There are some factors concerning the Wampanoags and other Indians across this vast nation. We now have 350 years of experience living amongst the white man. We can now speak his language. We can now think as a white man thinks. We can now compete with him for the top jobs. We’re being heard; we are now being listened to. The important point is that along with these necessities of everyday living, we still have the spirit, we still have the unique culture, we still have the will and, most important of all, the determination to remain as Indians. We are determined, and our presence here this evening is living testimony that this is only the beginning of the American Indian, particularly the Wampanoag, to regain the position in this country that is rightfully ours.

Wamsutta

September 10, 1970

National Day of Mourning

I know that last year when I wrote on this topic, some found it depressing. Here are two reasons I will be highlighting some words of Native People’s this week.

  1. Thanksgiving is more or less the only time of year that any attention on a national level is given to the history of this country as it involves Native People. It is the one day that many are evening considering that there where people on this land when the pilgrim’s arrived, and it is one opportunity to prick a hole in the pretty packaged history we’ve created for ourselves.
  2. As a Christian, I am compelled more and more that Jesus pointed to the poor, the oppressed, the downtrodden and outcast as the true leaders of his kingdom, the ones who receive blessing, the ones to whom the kingdom belongs. In an effort to follow Christ, I want to give opportunity to silence my voice, and lift up others

The National Day of Mourning takes place on the same day we celebrate Thanksgiving. It is a protest by Native People’s to mourn the loss of their land and the injustices that have continued since that time. With no real solution on the horizon it’s been asked, “When will the protest end?”

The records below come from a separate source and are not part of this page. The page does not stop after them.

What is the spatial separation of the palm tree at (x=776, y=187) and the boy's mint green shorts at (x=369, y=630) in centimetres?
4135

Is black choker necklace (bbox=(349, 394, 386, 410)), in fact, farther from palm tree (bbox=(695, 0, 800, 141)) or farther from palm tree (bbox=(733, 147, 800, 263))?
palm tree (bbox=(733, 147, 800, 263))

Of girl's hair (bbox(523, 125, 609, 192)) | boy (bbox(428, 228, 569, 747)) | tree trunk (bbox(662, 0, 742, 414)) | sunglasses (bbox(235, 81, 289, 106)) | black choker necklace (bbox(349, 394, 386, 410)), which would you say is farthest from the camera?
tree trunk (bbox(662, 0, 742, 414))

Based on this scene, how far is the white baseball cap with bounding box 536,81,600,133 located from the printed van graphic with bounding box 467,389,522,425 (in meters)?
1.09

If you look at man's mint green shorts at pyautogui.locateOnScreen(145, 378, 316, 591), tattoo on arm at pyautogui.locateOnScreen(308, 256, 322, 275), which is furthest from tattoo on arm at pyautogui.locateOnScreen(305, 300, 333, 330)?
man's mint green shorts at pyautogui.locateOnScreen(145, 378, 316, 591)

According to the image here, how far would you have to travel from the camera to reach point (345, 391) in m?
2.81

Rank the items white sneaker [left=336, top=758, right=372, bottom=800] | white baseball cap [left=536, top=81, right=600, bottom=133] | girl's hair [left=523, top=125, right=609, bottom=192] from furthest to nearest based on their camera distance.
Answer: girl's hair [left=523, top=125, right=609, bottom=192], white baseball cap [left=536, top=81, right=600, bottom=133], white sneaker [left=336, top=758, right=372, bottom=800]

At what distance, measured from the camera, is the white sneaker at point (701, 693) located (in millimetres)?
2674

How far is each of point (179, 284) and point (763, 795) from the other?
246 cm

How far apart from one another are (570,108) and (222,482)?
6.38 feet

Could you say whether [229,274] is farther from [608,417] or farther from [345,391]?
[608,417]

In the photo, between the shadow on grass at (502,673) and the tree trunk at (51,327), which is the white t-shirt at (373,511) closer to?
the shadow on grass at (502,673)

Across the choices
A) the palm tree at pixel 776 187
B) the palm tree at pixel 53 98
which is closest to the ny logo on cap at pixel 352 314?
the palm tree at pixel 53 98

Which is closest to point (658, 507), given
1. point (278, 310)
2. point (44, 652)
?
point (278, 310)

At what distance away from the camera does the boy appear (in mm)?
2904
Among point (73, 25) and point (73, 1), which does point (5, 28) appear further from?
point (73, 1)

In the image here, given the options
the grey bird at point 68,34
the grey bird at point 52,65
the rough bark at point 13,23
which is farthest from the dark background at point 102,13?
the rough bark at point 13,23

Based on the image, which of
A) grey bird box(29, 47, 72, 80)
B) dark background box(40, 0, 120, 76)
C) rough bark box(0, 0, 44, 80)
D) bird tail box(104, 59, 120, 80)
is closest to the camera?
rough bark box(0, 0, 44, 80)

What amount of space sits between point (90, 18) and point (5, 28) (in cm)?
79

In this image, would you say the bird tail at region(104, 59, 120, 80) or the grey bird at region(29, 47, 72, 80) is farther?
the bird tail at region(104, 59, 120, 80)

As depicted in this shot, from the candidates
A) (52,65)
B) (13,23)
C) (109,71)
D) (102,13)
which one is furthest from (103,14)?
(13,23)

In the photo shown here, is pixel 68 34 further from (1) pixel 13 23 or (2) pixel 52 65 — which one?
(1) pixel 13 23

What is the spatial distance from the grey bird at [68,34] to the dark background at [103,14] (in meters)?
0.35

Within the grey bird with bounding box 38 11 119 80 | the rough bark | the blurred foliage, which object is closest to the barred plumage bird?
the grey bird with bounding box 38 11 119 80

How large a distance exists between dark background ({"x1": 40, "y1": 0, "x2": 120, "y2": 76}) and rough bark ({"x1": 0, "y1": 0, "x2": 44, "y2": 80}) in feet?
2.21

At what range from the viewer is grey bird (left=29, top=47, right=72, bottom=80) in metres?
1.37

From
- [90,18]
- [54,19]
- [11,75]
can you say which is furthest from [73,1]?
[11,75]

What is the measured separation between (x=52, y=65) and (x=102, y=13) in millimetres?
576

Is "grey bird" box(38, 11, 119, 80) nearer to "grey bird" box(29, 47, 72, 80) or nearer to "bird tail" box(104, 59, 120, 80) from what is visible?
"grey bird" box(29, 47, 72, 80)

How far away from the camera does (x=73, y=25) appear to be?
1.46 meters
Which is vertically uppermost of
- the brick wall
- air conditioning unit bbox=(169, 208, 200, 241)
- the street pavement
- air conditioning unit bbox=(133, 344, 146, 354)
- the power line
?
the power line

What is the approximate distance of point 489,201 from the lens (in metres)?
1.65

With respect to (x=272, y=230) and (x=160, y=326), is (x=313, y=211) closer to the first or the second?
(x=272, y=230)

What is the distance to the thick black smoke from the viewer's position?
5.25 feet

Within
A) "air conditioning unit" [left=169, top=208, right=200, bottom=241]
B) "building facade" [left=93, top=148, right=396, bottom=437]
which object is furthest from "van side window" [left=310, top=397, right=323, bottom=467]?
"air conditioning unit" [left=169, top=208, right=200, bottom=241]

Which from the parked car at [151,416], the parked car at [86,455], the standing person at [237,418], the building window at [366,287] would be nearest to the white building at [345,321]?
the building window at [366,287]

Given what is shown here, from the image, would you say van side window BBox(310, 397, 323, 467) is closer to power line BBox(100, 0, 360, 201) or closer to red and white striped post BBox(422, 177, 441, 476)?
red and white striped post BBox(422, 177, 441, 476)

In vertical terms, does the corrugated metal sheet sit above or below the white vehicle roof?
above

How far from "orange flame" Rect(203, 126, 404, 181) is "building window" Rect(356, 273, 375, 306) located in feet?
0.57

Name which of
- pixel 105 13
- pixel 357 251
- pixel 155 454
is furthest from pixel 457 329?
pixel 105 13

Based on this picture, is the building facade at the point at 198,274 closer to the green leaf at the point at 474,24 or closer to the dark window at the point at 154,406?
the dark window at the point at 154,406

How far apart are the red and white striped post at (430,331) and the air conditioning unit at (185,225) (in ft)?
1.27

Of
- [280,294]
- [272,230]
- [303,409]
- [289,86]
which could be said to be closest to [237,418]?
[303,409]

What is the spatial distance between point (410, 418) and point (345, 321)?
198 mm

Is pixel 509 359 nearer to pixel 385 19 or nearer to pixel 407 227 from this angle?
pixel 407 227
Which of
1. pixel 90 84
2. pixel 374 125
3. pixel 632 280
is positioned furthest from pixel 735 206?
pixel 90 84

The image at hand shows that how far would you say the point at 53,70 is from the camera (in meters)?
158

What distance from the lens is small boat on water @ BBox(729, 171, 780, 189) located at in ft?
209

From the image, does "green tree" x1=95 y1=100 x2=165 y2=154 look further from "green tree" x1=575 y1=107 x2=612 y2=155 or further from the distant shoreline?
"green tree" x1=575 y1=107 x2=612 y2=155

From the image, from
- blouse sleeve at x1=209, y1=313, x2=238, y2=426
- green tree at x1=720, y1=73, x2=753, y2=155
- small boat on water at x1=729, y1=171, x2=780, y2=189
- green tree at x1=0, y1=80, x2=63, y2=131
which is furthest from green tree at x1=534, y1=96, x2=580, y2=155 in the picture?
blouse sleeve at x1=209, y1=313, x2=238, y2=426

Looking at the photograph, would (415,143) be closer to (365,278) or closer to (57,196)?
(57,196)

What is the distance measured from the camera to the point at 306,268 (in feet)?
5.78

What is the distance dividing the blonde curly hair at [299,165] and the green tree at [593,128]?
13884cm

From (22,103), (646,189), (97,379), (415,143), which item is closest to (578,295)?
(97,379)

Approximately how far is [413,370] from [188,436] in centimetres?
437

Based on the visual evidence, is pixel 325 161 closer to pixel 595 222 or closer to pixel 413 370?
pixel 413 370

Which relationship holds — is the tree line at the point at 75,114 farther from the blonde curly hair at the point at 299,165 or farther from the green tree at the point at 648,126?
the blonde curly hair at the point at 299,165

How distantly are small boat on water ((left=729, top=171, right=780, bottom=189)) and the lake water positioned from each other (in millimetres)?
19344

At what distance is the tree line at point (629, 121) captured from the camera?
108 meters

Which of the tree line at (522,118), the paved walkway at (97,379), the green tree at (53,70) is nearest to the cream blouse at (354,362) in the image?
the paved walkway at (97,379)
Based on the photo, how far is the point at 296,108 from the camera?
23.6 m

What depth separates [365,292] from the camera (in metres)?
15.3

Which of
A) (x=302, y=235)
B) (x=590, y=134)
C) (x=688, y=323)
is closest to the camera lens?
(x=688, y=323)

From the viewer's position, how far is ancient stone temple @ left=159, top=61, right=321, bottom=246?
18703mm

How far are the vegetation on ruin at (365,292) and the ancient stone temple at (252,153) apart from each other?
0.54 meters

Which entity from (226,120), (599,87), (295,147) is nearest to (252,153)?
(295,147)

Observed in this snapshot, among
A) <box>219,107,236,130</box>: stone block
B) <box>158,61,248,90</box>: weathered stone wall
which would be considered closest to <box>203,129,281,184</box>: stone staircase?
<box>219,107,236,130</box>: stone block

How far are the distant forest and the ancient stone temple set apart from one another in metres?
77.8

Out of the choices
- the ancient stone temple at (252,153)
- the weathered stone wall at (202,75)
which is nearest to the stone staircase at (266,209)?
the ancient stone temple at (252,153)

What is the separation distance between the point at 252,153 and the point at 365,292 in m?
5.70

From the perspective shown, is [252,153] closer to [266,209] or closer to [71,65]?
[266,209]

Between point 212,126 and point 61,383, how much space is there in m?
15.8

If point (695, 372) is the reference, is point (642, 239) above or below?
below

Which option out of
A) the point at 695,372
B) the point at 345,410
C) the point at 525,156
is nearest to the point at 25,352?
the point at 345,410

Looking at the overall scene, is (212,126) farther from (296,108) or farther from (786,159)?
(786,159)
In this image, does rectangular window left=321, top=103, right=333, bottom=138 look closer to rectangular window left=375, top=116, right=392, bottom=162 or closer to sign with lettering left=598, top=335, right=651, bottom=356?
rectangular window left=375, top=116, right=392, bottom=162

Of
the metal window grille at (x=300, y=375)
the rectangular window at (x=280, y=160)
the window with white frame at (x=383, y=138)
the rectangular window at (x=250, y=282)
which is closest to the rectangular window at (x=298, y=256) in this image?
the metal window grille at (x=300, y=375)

According to a speech by Moonanum James, Co-Leader of United American Indians of New England at the 29th National Day of Mourning, November 26, 1998:

Some ask us: Will you ever stop protesting? Some day we will stop protesting: We will stop protesting when the merchants of Plymouth are no longer making millions of dollars off the blood of our slaughtered ancestors. We will stop protesting when we can act as sovereign nations on our own land without the interference of the Bureau of Indian Affairs and what Sitting Bull called the “favorite ration chiefs.” When corporations stop polluting our mother, the earth. When racism has been eradicated. When the oppression of Two-Spirited people is a thing of the past. We will stop protesting when homeless people have homes and no child goes to bed hungry. When police brutality no longer exists in communities of color. We will stop protesting when Leonard Peltier and Mumia Abu Jamal and the Puerto Rican independentistas and all the political prisoners are free. Until then, the struggle will continue.